A nightclub in Beirut.
RALPH bloke Ben Mckelvey finds hotties, hash and Hezbollah in Lebanon.
Sure, we love their national food – the kebab. But what’s Lebanon really like? Depends where you are. The Palestinian suburbs seem third-world, the Shi’ite areas are kind of shite, and driving between the two is military-checkpoint hell. But hang out in Christian-dominated suburbs Gemmayze or Achrafiye and you’ll party like a
rap star.
Look, don’t touch
CHECKING into a hotel in Gemmayze on a Thursday night, it seems every second building is a packed
bar. Lebanese women come in many varieties and this suburb is full of the best kind – hot, rich and wearing bugger all.
I hit a few small bars and some blokes tell me the Crystal club in Achrafiye is home to the most
beautiful babes in the Middle East. I have to keep telling myself that as I shell out the $50 cover charge.
Inside, it’s like a 50 Cent video. The women are all
boobs, legs, Armani and diamonds. One girl is dancing on the bar in 6in heels and a tiny black dress. I stand under her, not trying very hard to get the bartender’s attention. Eventually, I order a
scotch. It costs $30. In other parts of Lebanon, the $80 I’ve spent so far could have bought me a) an AK-47 b) a brick-sized block of hash, or c) a child.
Going underground
AFTER Crystal, I cab to a club called B 018. It doesn’t look like much.
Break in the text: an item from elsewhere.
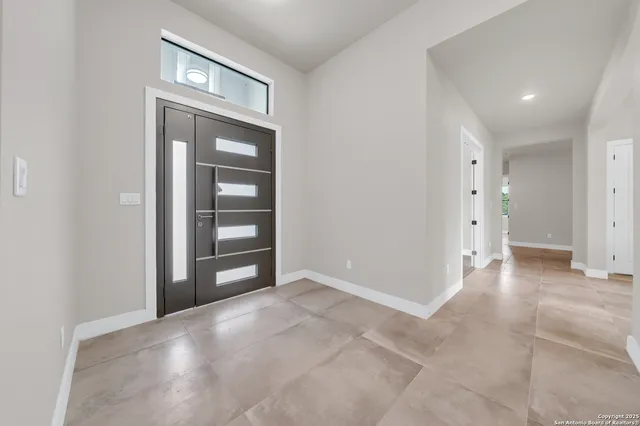 a large white kitchen with granite countertop a large window and a refrigerator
In fact, it doesn’t look like anything. There’s the low rumble of bass, a few short-skirted girls, a red rope and... a car park.
Then I see a stairway going down. I take it and find myself in an elaborate den. I drink a $20 tequila at a table built like a coffin. A girl tells me it’s a nod to a massacre of refugees that happened on the site in the ’70s. The only thing being massacred that night, though, is my wallet.
The place absolutely bumps. As morning breaks, there’s a hydraulic moan and the entire roof opens up. Everyone screams as the DJ plays Underworld’s “Born Slippy”. I shout “Lager, lager, lager” a lot.
Hezbollah hassle
AFTER finishing a book about Hezbollah I head north to see where the organisation started. It’s three hours from Beirut to the town of Baalbek. In that time, I pass two ski fields and see Syria twice.
A bloke who works for the UN tells me the best way to meet Hezbollah guerrillas is to take photos of the mosque just out of Baalbek, which they use as a base. After 10 minutes snapping the mosque, two burly bearded blokes turn up in a Jeep Cherokee.
They’re the most polite blokes I’ve met in Lebanon. . I tell them I’m a tourist. They say, “Please, take photo.”
Hezbollah are used to dealing with travellers here for two reasons – Baalbek has massive Roman ruins, and the nearby farms are dominated by Leb Red, the famous hash grown in the area.
The ruins are very Indiana Jones-cool, and a fitting pilgrimage for any Aussie as the huge, intact building in the middle is a temple dedicated to Bacchus, the Roman god of pissing on. After a quick prayer (my first ever), the spirit of Bacchus compels me to get to the nearest bar.